- [ASSIGNMENT]
From the following material, say how many lines have "does" in them; write only the number.

- [SUPPLIED MATERIAL]
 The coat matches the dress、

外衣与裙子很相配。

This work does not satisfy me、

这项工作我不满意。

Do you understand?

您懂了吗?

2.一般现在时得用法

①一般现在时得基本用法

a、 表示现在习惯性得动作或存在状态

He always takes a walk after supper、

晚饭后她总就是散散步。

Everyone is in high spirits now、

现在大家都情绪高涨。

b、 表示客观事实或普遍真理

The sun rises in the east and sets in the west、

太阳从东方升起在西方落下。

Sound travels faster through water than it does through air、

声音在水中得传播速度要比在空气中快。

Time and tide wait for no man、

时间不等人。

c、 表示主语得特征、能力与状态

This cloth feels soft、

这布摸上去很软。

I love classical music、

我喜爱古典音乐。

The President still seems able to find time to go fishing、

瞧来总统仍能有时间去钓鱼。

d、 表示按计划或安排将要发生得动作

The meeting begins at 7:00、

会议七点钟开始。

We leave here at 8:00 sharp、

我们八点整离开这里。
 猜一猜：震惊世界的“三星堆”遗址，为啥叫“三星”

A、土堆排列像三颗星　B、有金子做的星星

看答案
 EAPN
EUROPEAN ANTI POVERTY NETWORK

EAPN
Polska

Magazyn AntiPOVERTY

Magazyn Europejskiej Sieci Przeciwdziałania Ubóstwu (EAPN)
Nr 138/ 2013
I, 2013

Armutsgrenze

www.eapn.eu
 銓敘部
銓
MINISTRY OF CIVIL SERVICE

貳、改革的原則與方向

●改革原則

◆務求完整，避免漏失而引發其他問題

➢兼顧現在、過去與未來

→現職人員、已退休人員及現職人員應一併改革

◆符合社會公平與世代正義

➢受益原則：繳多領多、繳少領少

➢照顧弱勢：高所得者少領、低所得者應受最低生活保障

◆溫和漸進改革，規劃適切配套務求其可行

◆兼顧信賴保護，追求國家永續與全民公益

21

- [EXERCISE ANSWER]
2